Beitrag von kehrdesign » 16.12.2017, 13:52

Mal über die Gitarre hinausgehend:
Ein mehrfach destruktiv gespeichertes MP3-File (ev. auch von einem alten Band digitalisiert), das mich noch problemlos scharfe Töne vom Blech, gesungene Zischlaute, etc. wahrnehmen lässt, zeigt in der Wavelab-Spektrumsanalyse über 6 kHz gegen Null an, ohne dass mir im Gegensatz zu manch aktuellen TV-Aufnahmen irgend welche hohen Anteile fehlen würden.

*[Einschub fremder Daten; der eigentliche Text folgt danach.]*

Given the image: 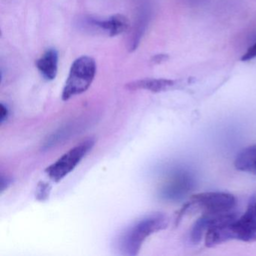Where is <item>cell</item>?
Wrapping results in <instances>:
<instances>
[{"mask_svg": "<svg viewBox=\"0 0 256 256\" xmlns=\"http://www.w3.org/2000/svg\"><path fill=\"white\" fill-rule=\"evenodd\" d=\"M168 226V218L162 212L148 214L128 226L120 236L118 247L124 256H137L146 238Z\"/></svg>", "mask_w": 256, "mask_h": 256, "instance_id": "6da1fadb", "label": "cell"}, {"mask_svg": "<svg viewBox=\"0 0 256 256\" xmlns=\"http://www.w3.org/2000/svg\"><path fill=\"white\" fill-rule=\"evenodd\" d=\"M232 240L247 242L256 241V220L244 214L232 221L212 226L205 234L206 247H214Z\"/></svg>", "mask_w": 256, "mask_h": 256, "instance_id": "7a4b0ae2", "label": "cell"}, {"mask_svg": "<svg viewBox=\"0 0 256 256\" xmlns=\"http://www.w3.org/2000/svg\"><path fill=\"white\" fill-rule=\"evenodd\" d=\"M236 200L233 194L224 192H205L193 194L178 212L176 222L192 210H199L203 214H224L234 211Z\"/></svg>", "mask_w": 256, "mask_h": 256, "instance_id": "3957f363", "label": "cell"}, {"mask_svg": "<svg viewBox=\"0 0 256 256\" xmlns=\"http://www.w3.org/2000/svg\"><path fill=\"white\" fill-rule=\"evenodd\" d=\"M96 73V64L92 58L82 56L74 61L62 92V100L68 101L89 89Z\"/></svg>", "mask_w": 256, "mask_h": 256, "instance_id": "277c9868", "label": "cell"}, {"mask_svg": "<svg viewBox=\"0 0 256 256\" xmlns=\"http://www.w3.org/2000/svg\"><path fill=\"white\" fill-rule=\"evenodd\" d=\"M95 139L88 138L70 149L46 169L49 178L58 182L71 173L95 145Z\"/></svg>", "mask_w": 256, "mask_h": 256, "instance_id": "5b68a950", "label": "cell"}, {"mask_svg": "<svg viewBox=\"0 0 256 256\" xmlns=\"http://www.w3.org/2000/svg\"><path fill=\"white\" fill-rule=\"evenodd\" d=\"M194 185L192 175L185 170L172 172L160 188V194L164 200L176 202L184 198Z\"/></svg>", "mask_w": 256, "mask_h": 256, "instance_id": "8992f818", "label": "cell"}, {"mask_svg": "<svg viewBox=\"0 0 256 256\" xmlns=\"http://www.w3.org/2000/svg\"><path fill=\"white\" fill-rule=\"evenodd\" d=\"M84 22V26L88 29L110 37L122 34L130 28V22L122 14H115L106 20L88 18L85 19Z\"/></svg>", "mask_w": 256, "mask_h": 256, "instance_id": "52a82bcc", "label": "cell"}, {"mask_svg": "<svg viewBox=\"0 0 256 256\" xmlns=\"http://www.w3.org/2000/svg\"><path fill=\"white\" fill-rule=\"evenodd\" d=\"M234 211L224 212V214H203V215L197 220L192 228L190 233V239L194 244L200 242L204 235L212 226L224 222L230 221L236 218Z\"/></svg>", "mask_w": 256, "mask_h": 256, "instance_id": "ba28073f", "label": "cell"}, {"mask_svg": "<svg viewBox=\"0 0 256 256\" xmlns=\"http://www.w3.org/2000/svg\"><path fill=\"white\" fill-rule=\"evenodd\" d=\"M176 85V82L168 79L146 78L132 82L126 84V88L130 90H145L152 92H161L172 89Z\"/></svg>", "mask_w": 256, "mask_h": 256, "instance_id": "9c48e42d", "label": "cell"}, {"mask_svg": "<svg viewBox=\"0 0 256 256\" xmlns=\"http://www.w3.org/2000/svg\"><path fill=\"white\" fill-rule=\"evenodd\" d=\"M58 53L55 49L50 48L36 61V65L42 77L47 80H53L58 71Z\"/></svg>", "mask_w": 256, "mask_h": 256, "instance_id": "30bf717a", "label": "cell"}, {"mask_svg": "<svg viewBox=\"0 0 256 256\" xmlns=\"http://www.w3.org/2000/svg\"><path fill=\"white\" fill-rule=\"evenodd\" d=\"M234 166L238 170L256 175V144L244 148L238 154Z\"/></svg>", "mask_w": 256, "mask_h": 256, "instance_id": "8fae6325", "label": "cell"}, {"mask_svg": "<svg viewBox=\"0 0 256 256\" xmlns=\"http://www.w3.org/2000/svg\"><path fill=\"white\" fill-rule=\"evenodd\" d=\"M50 190H52V187L49 184L42 181L37 186L36 194V198L41 202L47 200L50 196Z\"/></svg>", "mask_w": 256, "mask_h": 256, "instance_id": "7c38bea8", "label": "cell"}, {"mask_svg": "<svg viewBox=\"0 0 256 256\" xmlns=\"http://www.w3.org/2000/svg\"><path fill=\"white\" fill-rule=\"evenodd\" d=\"M244 214L250 218L256 220V192L250 199L246 210Z\"/></svg>", "mask_w": 256, "mask_h": 256, "instance_id": "4fadbf2b", "label": "cell"}, {"mask_svg": "<svg viewBox=\"0 0 256 256\" xmlns=\"http://www.w3.org/2000/svg\"><path fill=\"white\" fill-rule=\"evenodd\" d=\"M254 58H256V42L251 47L248 48L246 52L242 55L241 60L246 62V61L252 60Z\"/></svg>", "mask_w": 256, "mask_h": 256, "instance_id": "5bb4252c", "label": "cell"}, {"mask_svg": "<svg viewBox=\"0 0 256 256\" xmlns=\"http://www.w3.org/2000/svg\"><path fill=\"white\" fill-rule=\"evenodd\" d=\"M8 115H10V110H8V107L4 103H1V116H0L1 124H4L8 120Z\"/></svg>", "mask_w": 256, "mask_h": 256, "instance_id": "9a60e30c", "label": "cell"}, {"mask_svg": "<svg viewBox=\"0 0 256 256\" xmlns=\"http://www.w3.org/2000/svg\"><path fill=\"white\" fill-rule=\"evenodd\" d=\"M10 184H11V180L10 178L1 176V192H2L6 188H7Z\"/></svg>", "mask_w": 256, "mask_h": 256, "instance_id": "2e32d148", "label": "cell"}, {"mask_svg": "<svg viewBox=\"0 0 256 256\" xmlns=\"http://www.w3.org/2000/svg\"><path fill=\"white\" fill-rule=\"evenodd\" d=\"M168 59L167 55L158 54L152 58V62L154 64H160Z\"/></svg>", "mask_w": 256, "mask_h": 256, "instance_id": "e0dca14e", "label": "cell"}]
</instances>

Eine qualitativ hochwertige Aufnahme des selben Stückes klingt für mich auch nicht besser mit einer wesentlichen Ausnahme: Zweitere hat ein viel transparenteres Klangbild.

Ob und in welchem Maße das am niedrigeren Klirrfaktor, der besseren Kanaltrennung oder tatsächlich an den höheren Frequenzanteilen liegt (die ich ja erwiesenermaßen nicht wahrzunehmen in der Lage bin), vermag ich mir nicht schlüssig zu erklären.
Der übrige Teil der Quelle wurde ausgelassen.